**PROBLEM**
Copy the Guided by Voices album entry below word for word, from start to finish.

___ SUPPLIED TEXT ___

Universal Truths and Cycles is the 13th studio album by American indie rock band Guided by Voices. After releasing their previous two albums on TVT Records, Guided by Voices returned to Matador Records.

This was the highest charting Guided by Voices album at the time of release. It peaked at #160 on the Billboard Top 200, #10 on the Independent Albums list, and in the best chart performance of their career, #3 on the Top Heatseekers chart [].

Track listing
All songs written by Robert Pollard.

Side A
 "Wire Greyhounds" – 0:35
 "Skin Parade" – 2:57
 "Zap" – 1:14
 "Christian Animation Torch Carriers" – 3:54
 "Cheyenne" – 2:58
 "The Weeping Bogeyman" – 1:35
 "Back to the Lake" – 2:33
 "Love 1" – 0:54
 "Storm Vibrations" – 4:59
 "Factory of Raw Essentials" – 1:25

Side B
 "Everywhere with Helicopter" – 2:36
 "Pretty Bombs" – 3:06
 "Eureka Signs" – 3:06
 "Wings of Thorn" – 2:10
 "Car Language" – 4:44
 "From a Voice Plantation" – 2:06
 "The Ids Are Alright" – 1:10
 "Universal Truths and Cycles" – 2:19
 "Father Sgt. Christmas Card" – 2:04

In the media
 In the television series The IT Crowd episode Red Door, Roy hides stolen computer equipment under a Universal Truths and Cycles T-shirt. There is a poster of the same on a wall in Roy and Maurice's office.

___ PROVIDED MATERIAL ___

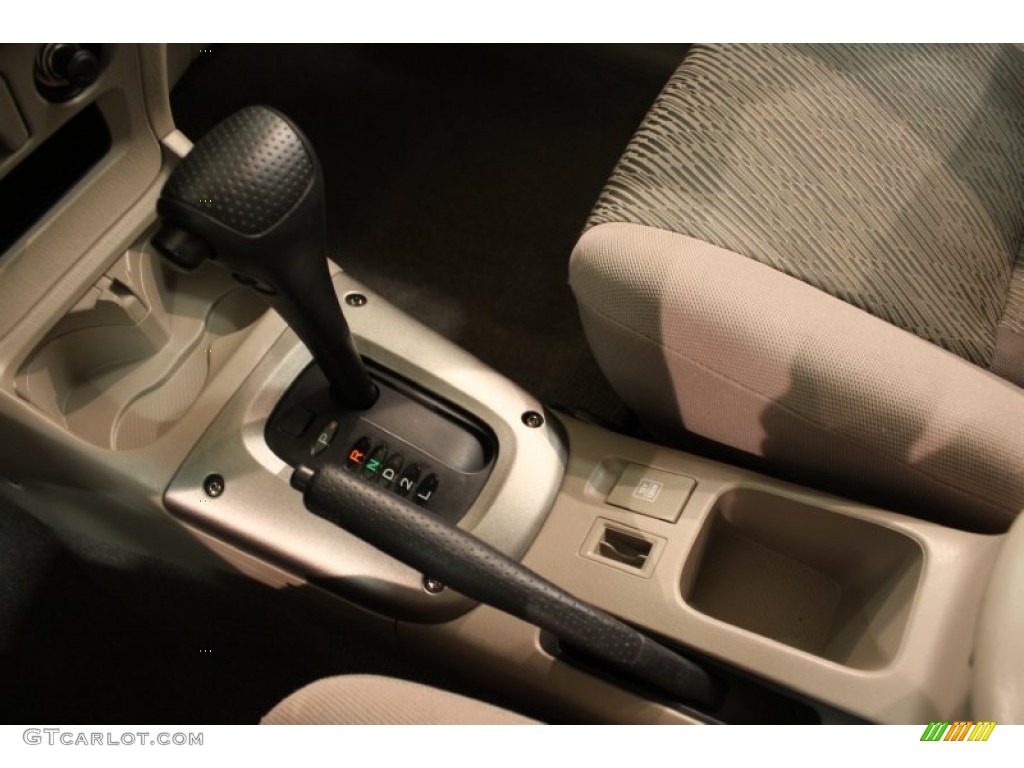2002 RAV4 4WD - Impulse Red / Taupe photo #10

___

**FINAL ANSWER**
Universal Truths and Cycles is the 13th studio album by American indie rock band Guided by Voices. After releasing their previous two albums on TVT Records, Guided by Voices returned to Matador Records.

This was the highest charting Guided by Voices album at the time of release. It peaked at #160 on the Billboard Top 200, #10 on the Independent Albums list, and in the best chart performance of their career, #3 on the Top Heatseekers chart [].

Track listing
All songs written by Robert Pollard.

Side A
 "Wire Greyhounds" – 0:35
 "Skin Parade" – 2:57
 "Zap" – 1:14
 "Christian Animation Torch Carriers" – 3:54
 "Cheyenne" – 2:58
 "The Weeping Bogeyman" – 1:35
 "Back to the Lake" – 2:33
 "Love 1" – 0:54
 "Storm Vibrations" – 4:59
 "Factory of Raw Essentials" – 1:25

Side B
 "Everywhere with Helicopter" – 2:36
 "Pretty Bombs" – 3:06
 "Eureka Signs" – 3:06
 "Wings of Thorn" – 2:10
 "Car Language" – 4:44
 "From a Voice Plantation" – 2:06
 "The Ids Are Alright" – 1:10
 "Universal Truths and Cycles" – 2:19
 "Father Sgt. Christmas Card" – 2:04

In the media
 In the television series The IT Crowd episode Red Door, Roy hides stolen computer equipment under a Universal Truths and Cycles T-shirt. There is a poster of the same on a wall in Roy and Maurice's office.